Other findings appear worrisome, too. Medicare Advantage patients are less likely to receive medical care at the highest-rated facilities for their particular needs, compared to people with traditional Medicare, a reflection of more restrictive provider networks. Families also reported more satisfaction with end-of-life care when using traditional Medicare.

Specific business practices by Medicare Advantage plans, and their consequences for patients, have also been called into question by investigative reporting and government inquiries over the past few years, practices that seem to run counter to Medicare’s function as an entitlement program for Americans over 65 and those with long-term disabilities.

Earlier this year, STAT reported on the increasing use of AI algorithms by these plans to determine when to cut off benefits for a customer. The lead example of their reporting was an 85-year-old woman with a broken left shoulder, whose insurer followed an algorithm that said she should be ready to leave a nursing facility and return home within 17 days.

On the 17th day of her stay, the insurer said it would no longer cover the bills for her stay, even though her doctors and nurses observed that the woman was still in extreme pain and incapable of doing basic activities, such as dressing herself or going to the bathroom. It took more than a year, and a federal judge’s order, for the patient to receive payments for the three additional weeks she needed to stay in the nursing facility. Doctors shared other stories of patients who saw benefits withdrawn at the end of their life, leaving their families to fight over the leftover bills for years after their loved one had died.

A report from federal investigators published in April 2022 found that tens of thousands of Medicare Advantage customers were denied coverage for services they should have been entitled to. A significant number of prior authorization denials (13 percent) and payment denials (19 percent) reviewed by the investigators were for services that should have been covered by the program but were not.

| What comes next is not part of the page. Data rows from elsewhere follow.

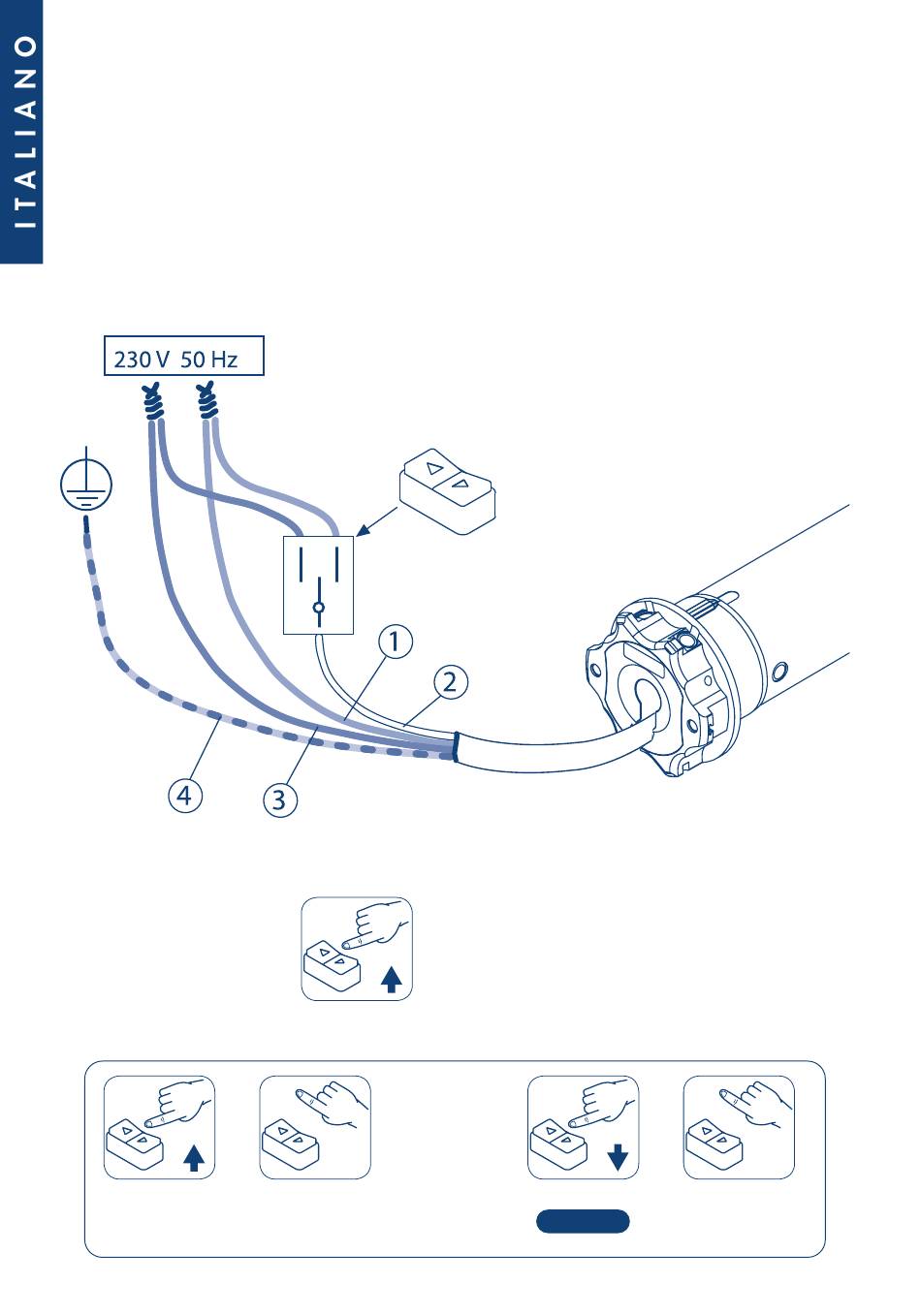 ITALIANO

230 V 50 Hz

1

2

3

4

“Denied requests that meet Medicare coverage rules may prevent or delay beneficiaries from receiving medically necessary care and can burden providers,” they wrote. “Even when denials are reversed, avoidable delays and extra steps create friction in the program.”

In addition, as the New York Times reported last October, most of the largest Medicare Advantage insurers have been the subject of federal audits that found they improperly billed the program and of litigation that accused them of fraud. Taken together, the plans overbilled Medicare by between $12 billion and $25 billion in 2020, depending on the estimate.

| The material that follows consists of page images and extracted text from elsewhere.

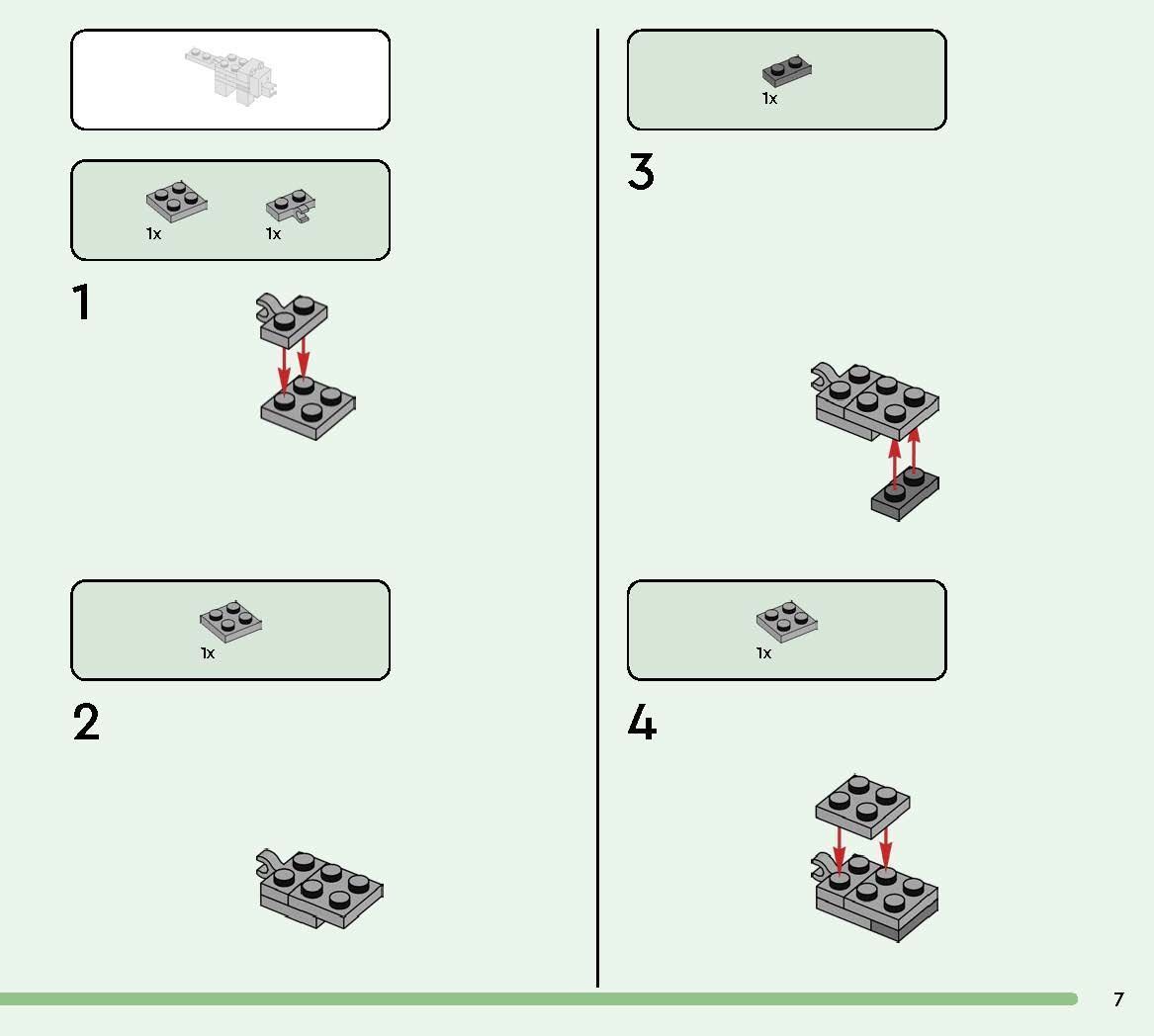 1x 1x

1

1x

2

1x

3

1x

4

7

Though Medicare Advantage was first established as a tool for reining in spending, these private plans instead seem to be perpetuating the program’s solvency crisis.

According to MedPac, since 2004, Medicare has always paid more to Medicare Advantage insurers for the cost of covering their customers than the program would have spent if the same beneficiaries had instead been enrolled in traditional Medicare. Some years, the private plans were receiving a nearly 20 percent markup compared to the original benefit structure.”

“The growth of Medicare Advantage is contributing to the financial crunch. Those plans receive funding based on the type of service provided to their customer, which means money for hospital care comes from Part A. Annual Part A payments to Medicare Advantage plans are expected to increase from about $176 billion in 2022 to $336 billion by 2030.

With revived concerns over Medicare’s solvency and evidence of excess spending in Medicare Advantage, policymakers are starting to look at making changes to the program. But that won’t be easy.”

“Health insurers are going to fiercely defend their Medicare Advantage business against any proposed cuts”

“It is difficult, at this point, to imagine the Medicare program without Medicare Advantage. The question is whether policymakers can make it more cost-effective and crack down on insurer behavior that runs counter to the program’s objectives. Recent events suggest that if they try, they will have a fight on their hands.”